─── Fragment tekstu ───

Eh. No i znowu marudze. A tak naprawde to gra mi sie zajebicie podoba. Naprawde. Dawno juz nie mialem takiej frajdy z gry. Wpakowalem w nia ponad 200 godzin i napewno wpakuje duzo wiecej.
 
Last edited by a moderator:
Acha. Jeszcze jedno. Blagam, dajcie opcje ustawieniach gry na wylaczenie automatycznego wyciagania miecza. W ogole, automatycznego przechodzenia do trybu walki. Kolejny glupi pomysl wedlug mnie.
Quoted For Truth.

Nie widziałem jeszcze jak to wygląda w nowym patchu, ale to przeogromny idiotyzm. Nie dość, że w ogóle nie wiadomo po co wprowadzony (jakby gracz nie mógł sam zadecydować o przejściu w tryb walki poprzez wyciągnięcie broni), to strasznie zabugowany - nadal od czasu do czasu Geralt chowa miecz w środku walki, otoczony przez przeciwników.
 

Guest 3845262

Guest
Patch 1.07 wersja PC wprowadza tryb alternatywny w reakcji Geralta i Ciri ... włączyłem go sobie i grałem grałem (Geraltem) - osobiście nie widzę różnicy ... ale ... mapowanie klawiszy nie pozwala ustawić prawego klawisza myszy dla trybu przeszukiwania i jednocześnie np. mocnego uderzenia w trakcie walki ... duży minus Najgorsze jednak jest to, że w zadaniu Bitwa Kaer Morhen kiedy trzeba walczyć Ciri (przed patchem 1.07 sterowanie było ok) i dochodzi jeszcze zrzucanie bomb ... sterowani ew trybie alternatywnym w ogóle nie działa ... Samouczki pokazują instrukcje wciśnij (w zależności od mapowania klawiszy i przycisków myszy) x aby spuścić kulę ognia - nie działa... wciśnij I aby wejść do menu przedmiotów - u CIRI - nie działa, przytrzymaj y aby wykonać skomasowany atak (szarżę) moc ataku niby się ładuje ale po naciśnięciu przycisku ciosu od razu się rozładowuje, zanim Ciri dotrze do nawet blisko stojącego przeciwnika ... po zmianie trybu sterowani ana podstawowy jest lepiej, ale kuli ognia i tak nie udało mi się zrzucić ... i muszę przemapowywać klawisze w myszy i klawiaturze jak walczę Ciri, a potem Geraltem - LIPA
[h=3][/h]
 

Guest 3845262

Guest
Pobiegaj w kółko (W+D/A z shiftem), to zobaczysz.

teraz widzę różnicę i wiem dlaczego jej wcześniej nie widziałem ... bo wygodniej i znacznie sprawniej "skręca się " myszą - można robić gwałtowniejsze zwroty w różnych kierunkach
 
teraz widzę różnicę i wiem dlaczego jej wcześniej nie widziałem ... bo wygodniej i znacznie sprawniej "skręca się " myszą
Nie wiem dlaczego wcześniej jej nie widziałeś skoro na myszce zmiana również jest widoczna. W trybie alternatywnym Geralt oraz Płotka znacznie szybciej skręca, a kamera trzyma się pleców. W wersji standardowej postać "nie nadąża" za kamerą.

───

**Praca z tekstem**.
a) Czy poniższe stwierdzenia zgadzają się z fragmentem tekstu? Przy każdym odpowiedz „tak” lub „nie” i przytocz rozstrzygające słowa. (i) Jeden z piszących spędził w grze ponad 200 godzin. (ii) Patch 1.07 wprowadza tryb alternatywny wyłącznie dla Ciri. (iii) W trybie alternatywnym kamera trzyma się pleców postaci.
b) Proszę wypisać bez powtórzeń wszystkie imiona, które pojawiają się we fragmencie tekstu.

─── Przekazane dane ───

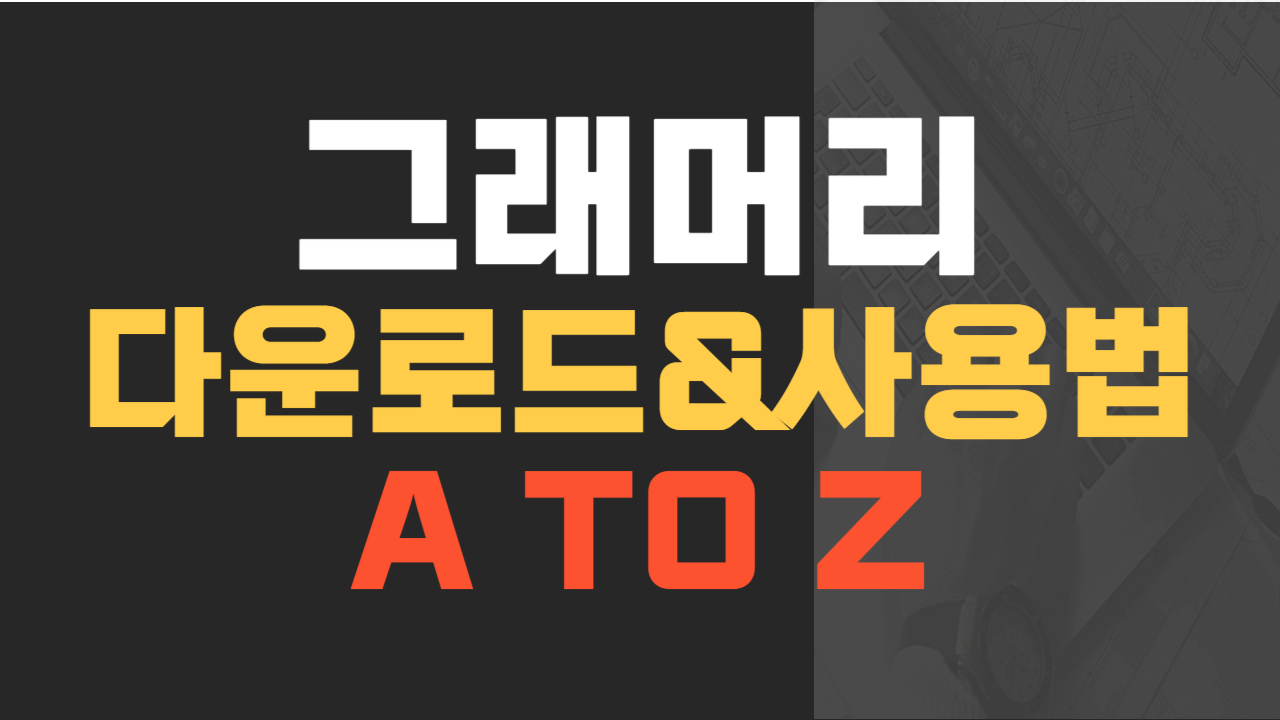 그래머리(Grammarly) 다운로드, 사용법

───

**Odpowiedzi do zadań**.
a)
(i) Tak: „Wpakowalem w nia ponad 200 godzin”.
(ii) Nie: „Patch 1.07 wersja PC wprowadza tryb alternatywny w reakcji Geralta i Ciri”.
(iii) Tak: „a kamera trzyma się pleców”.

b) Geralt, Ciri, Płotka